#### Work instruction:
Please transcribe the piece on “The Colored Museum” below in full, word for word, without the listing that follows it.

Hart says the show reminds her that, “It doesn’t matter how many generations or centuries pass, we will always have a footprint. And we will always leave a mark. We are very relevant. We are needed, we are important, and we’re here.”
“A love letter to Black people”
“The Colored Museum” shows the badness and resulting “madness,” but celebrates the complex joy that comes out of Black existence in this country.
“Well, I have to be clear and specific and say that for Black people, it is a celebration for us,” Civic Artistic Director and director of the show, Anthony J. Hamilton, says.
The series of scenes ends with “The Party.” Topsy (Hart) is a joyous woman who loves parties, loves to dance, loves the music. She brings out the ensemble and leads them to repeat, “There’s madness in me, and that madness sets me free.”

This means, Hamilton says, “We’ve gotta own even the tough parts of our history, of our existence. But there’s a freedom in that, and so it’s really a love letter to Black people.”
“Well, I have to be clear and specific and say that for Black people, it is a celebration for us.” — Anthony J. Hamilton, Civic Artistic Director and show director
He continues, “That doesn’t mean that someone else can’t come and enjoy it, and learn from it, and embrace it. But it is specific; it is specifically meant to uplift Black people. A celebration of all that we’ve come through, over the past few hundred years in this country.”
There were themes repeated through the sketches — people getting put in closets. People trying to be who they aren’t. The drums. Drums and call-and-response singing that Miss Pat said were forbidden on the slave ship because they tend to “lead to rebellion.”
There is also a mix of viewpoints within the script. Assimilate? Go along with mainstream culture? Be proud of who you are?

There were many varieties of pride, and doubt about pride:
Flamboyantly gay Miss Roj (Kayden Moore) downs cocktails and gets mean, talking about how it was Roj who ended up locking their father in a closet.

#### Data block:
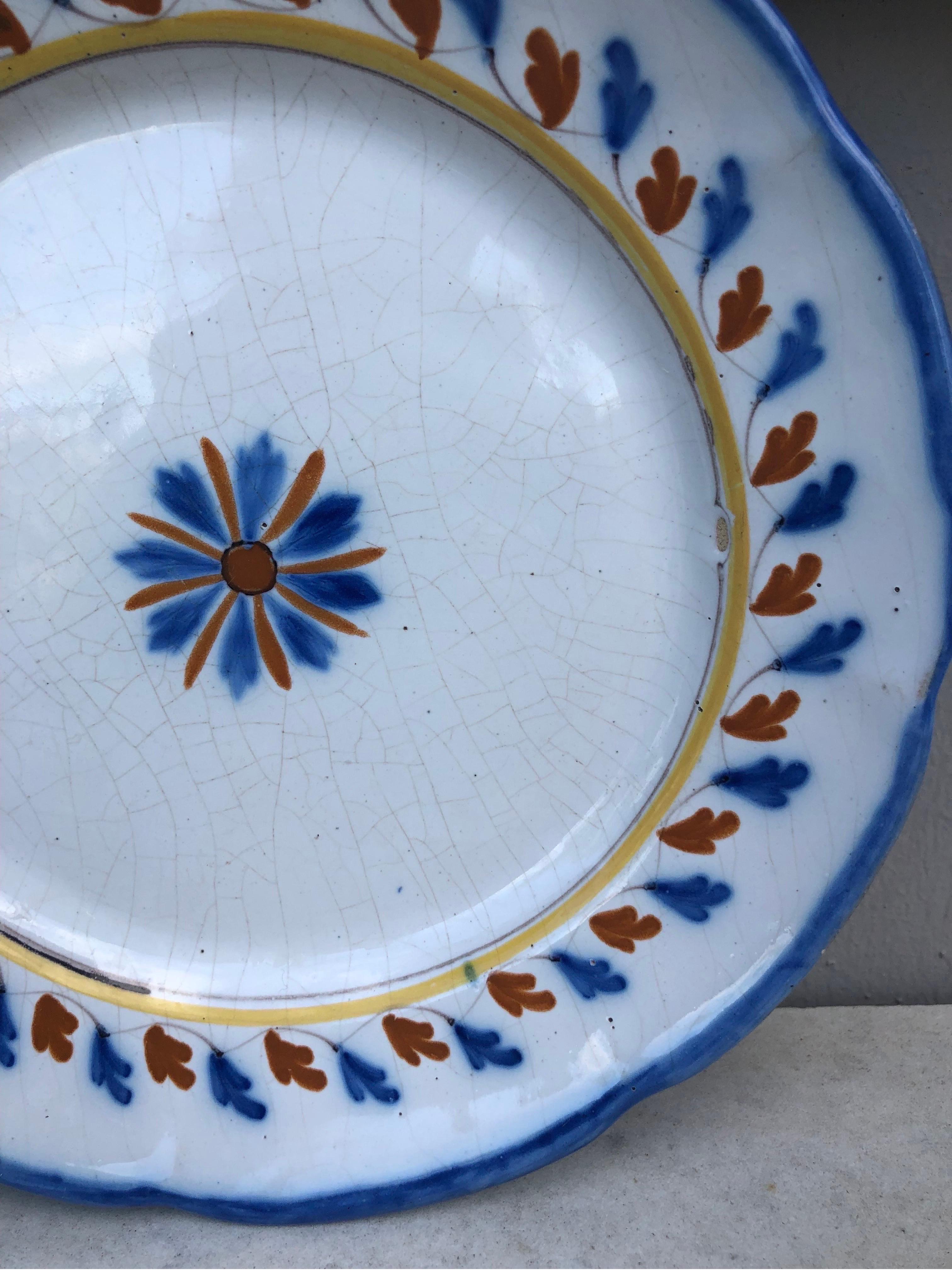 French Rustic Faience Plate Circa 1890 In Good Condition For Sale In Austin, TX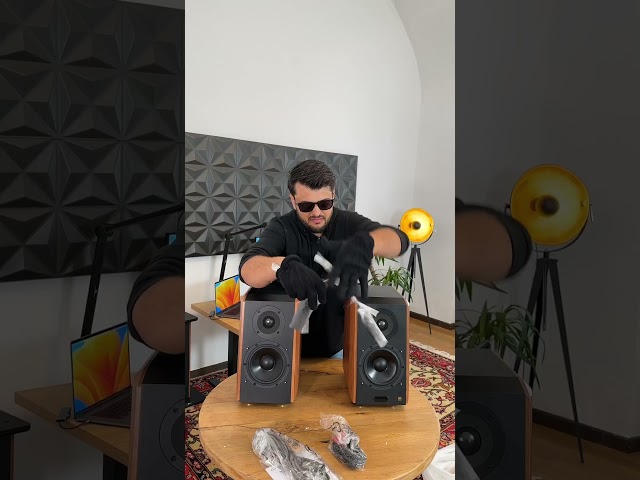 Vídeo relacionado con Edifier S1000MKII 2.0 Audiophile Active Shelf Speakers, 120 Watt Speakers, Bluetooth 5.0 with aptX HD, Optical Input, Active Monitor Near-Field Speaker with Class D Amplifier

#### Solved exercise:
Hart says the show reminds her that, “It doesn’t matter how many generations or centuries pass, we will always have a footprint. And we will always leave a mark. We are very relevant. We are needed, we are important, and we’re here.”
“A love letter to Black people”
“The Colored Museum” shows the badness and resulting “madness,” but celebrates the complex joy that comes out of Black existence in this country.
“Well, I have to be clear and specific and say that for Black people, it is a celebration for us,” Civic Artistic Director and director of the show, Anthony J. Hamilton, says.
The series of scenes ends with “The Party.” Topsy (Hart) is a joyous woman who loves parties, loves to dance, loves the music. She brings out the ensemble and leads them to repeat, “There’s madness in me, and that madness sets me free.”

This means, Hamilton says, “We’ve gotta own even the tough parts of our history, of our existence. But there’s a freedom in that, and so it’s really a love letter to Black people.”
“Well, I have to be clear and specific and say that for Black people, it is a celebration for us.” — Anthony J. Hamilton, Civic Artistic Director and show director
He continues, “That doesn’t mean that someone else can’t come and enjoy it, and learn from it, and embrace it. But it is specific; it is specifically meant to uplift Black people. A celebration of all that we’ve come through, over the past few hundred years in this country.”
There were themes repeated through the sketches — people getting put in closets. People trying to be who they aren’t. The drums. Drums and call-and-response singing that Miss Pat said were forbidden on the slave ship because they tend to “lead to rebellion.”
There is also a mix of viewpoints within the script. Assimilate? Go along with mainstream culture? Be proud of who you are?

There were many varieties of pride, and doubt about pride:
Flamboyantly gay Miss Roj (Kayden Moore) downs cocktails and gets mean, talking about how it was Roj who ended up locking their father in a closet.